善管注意義務は、会社と委任契約を結んでいる取締役や役員に課される義務です。2つ以上の会社が1つになる合併や、企業が別の企業・技術を買ったり取り入れたりする買収のM&Aを行う際にも同様に課されます。

この記事では、善管注意義務についてM&Aの立場からも解説します。また、善管注意義務に違反した場合についても紹介するので参考にしてみてください。

 

 

善管注意義務とは

まずは善管注意義務(ぜんかんちゅういぎむ)とは何か、基本事項を確認していきます。

 

委任契約を結ぶ取締役などに発生する義務

善管注意義務は、取締役・役員の職務全般に対して課されるもので、取締役や役員以外の委任契約一般に適用されるものです。これは会社法や民法によって正式に定められています。

会社法の第330条では、会社と取締役・役員の関係性が委任契約であること、

民法の第644条では、委任契約を受任した者は「善良な管理者の注意をもって、委任事務を処理する義務を負う」と記載されています。

ちなみに善管注意義務は、この善良な管理者の注意義務」を略した用語です。

また、善管注意義務は、取締役や役員の職務だけに課される義務ではありません。
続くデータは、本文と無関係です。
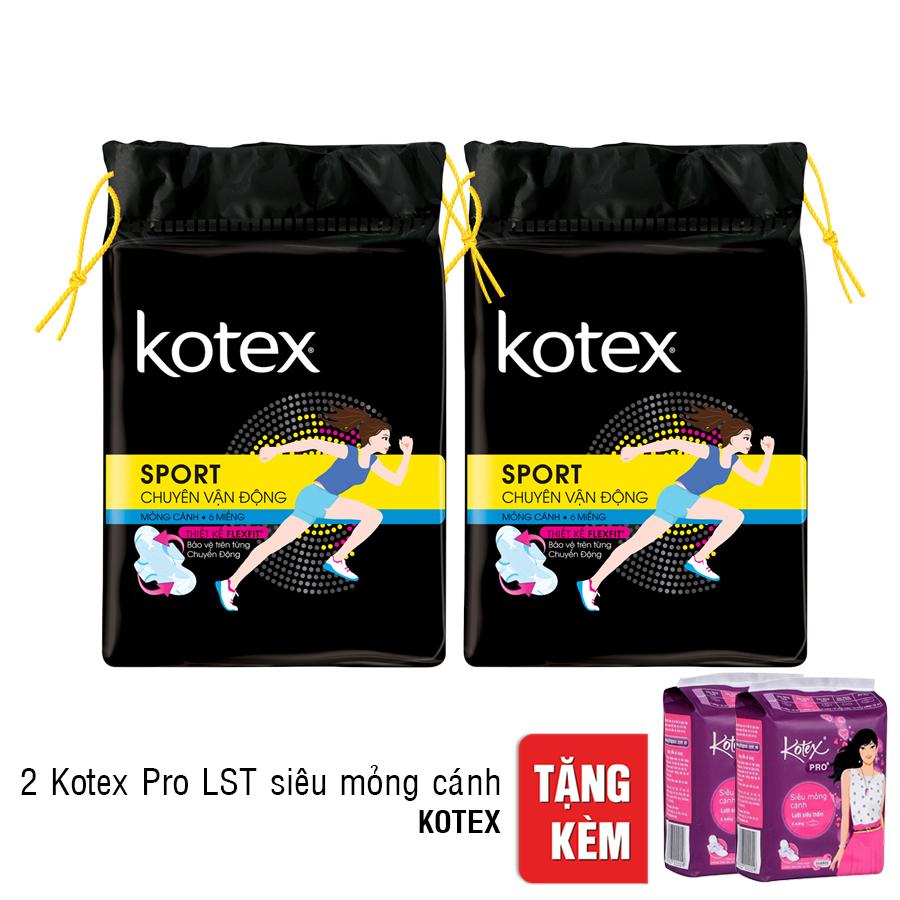 Combo 2 Băng Vệ Sinh Kotex Sport Siêu Mỏng Cánh - Tặng 2 Kotex Pro LST Siêu Mỏng Cánh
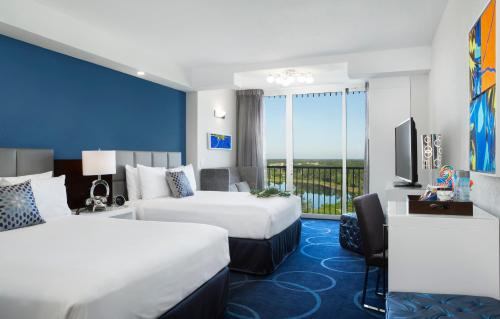 B Resort And Spa Located In Disney Springs Resort Area - Orlando, FL 32830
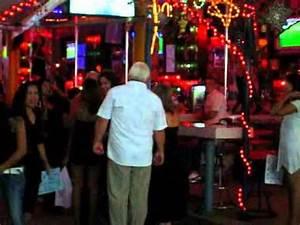Bar A Pute : 2007 11 03 thailande 056 soir e patong bar a putes youtube ~ Maxctalentgroup.com Avis de Voitures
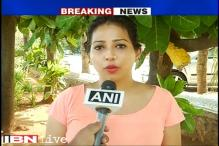 Mumbai: 25-year-old woman claims she was denied flat for being a Muslim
医師が診察などの医療行為を適切に行うことや、賃貸物件を借りた人が部屋の設備を破損しないようにすることなどの幅広い分野において適用されています。

そして、民法第643条では委託は法律行為(契約などの法律効果が発生する行為)のみを対象としていますが、法律行為以外を委託する「準委任契約」にも、善管注意義務が課されます

委託契約は行為に対する契約であり、請負契約のような成果物の完成に対する義務がなく、さらに雇用契約のような主従関係もありません。

よって、受任者に善管注意義務を課すことが、契約の滞りない履行のために重要になります。

 

善管注意義務の判断基準

善管注意義務では、具体的なある行為が善管注意義務違反にあたるかどうかに画一的な基準はなく、裁判で争われた場合は、個々の状況や過去の判例などから個別に判断されます

裁判における基本となる判断基準は、著しく不合理な行為でないかぎり善管注意義務違反とはみなさないという「経営判断の原則」です。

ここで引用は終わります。